Privacy and data integration

The integration of electronic health records and patient-generated data using AI has the potential to enable more comprehensive, personalised care. However, it also introduces significant privacy and security concerns, particularly regarding data ownership, consent and cross-institutional sharing.18 Approaches such as federated learning, differential privacy and homomorphic encryption have been proposed to address these issues by allowing model training without centralised data access. Despite their theoretical strengths, these methods face real-world implementation challenges including nonuniform data formats, computational overhead and limited regulatory clarity.18,19 Furthermore, ensuring transparency and accountability in AI data processing remains a critical priority to maintain public trust and compliance with global privacy laws such as health insurance portability and accountability act (HIPAA) and general data protection regulation (GDPR).18

Trust and human oversight

The opaque nature of many black box AI models poses a significant barrier to clinician trust, particularly in high-stakes medical decision-making. Without clear insight into how AI systems arrive at conclusions, healthcare professionals may hesitate to rely on them, especially when outcomes conflict with clinical judgement.20 To address this, explainable AI (XAI) frameworks are being developed to provide transparent, interpretable outputs that clinicians can understand and evaluate.21 Human-in-the-loop designs, which allow clinicians to oversee, validate and even override AI recommendations, are essential for safe and ethical deployment.20,21 In addition, maintaining audit trails and integrating clinician feedback into model updates can further enhance accountability and trust in AI-enabled systems.

Recommendations

To transition from hype to sustainable hope in AI-driven health care, it is essential to strengthen evidence and regulatory oversight by mandating standardised reporting frameworks such as TRIPOD-AI, CONSORT-AI and developmental and exploratory clinical investigations of decision-support systems driven by artificial intelligence (DECIDE-AI), alongside multicentre, prospective validation. Ensuring fairness requires the adoption of standardised debiasing protocols and the inclusion of diverse populations in model training and evaluation.
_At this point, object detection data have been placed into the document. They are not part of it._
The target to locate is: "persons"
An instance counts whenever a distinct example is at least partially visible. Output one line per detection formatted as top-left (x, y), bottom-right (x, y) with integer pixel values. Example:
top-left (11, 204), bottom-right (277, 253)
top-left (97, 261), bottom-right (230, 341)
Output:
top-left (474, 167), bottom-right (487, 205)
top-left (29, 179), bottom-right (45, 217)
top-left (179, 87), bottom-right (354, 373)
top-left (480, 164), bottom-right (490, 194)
Robust privacy must be maintained through federated learning frameworks that align with global standards while balancing transparency and security. XAI should be integrated to enhance interpretability and supported by audit trails and human oversight mechanisms. Finally, educating clinicians through AI-integrated curricula will empower them to critically assess AI tools and promote safe, effective and ethical implementation across healthcare systems.

CONCLUSION

AI is no longer a distant vision – it is actively shaping how we diagnose, treat and manage health. Yet, its future will not be defined by technology alone, but by how thoughtfully, we choose to apply it. The challenge now is not just to build smarter systems, but to ensure that they serve real clinical needs, respect human values and earn the trust of those who use them. As AI continues to evolve, its true success in biomedicine and health care will depend on our ability to combine innovation with responsibility.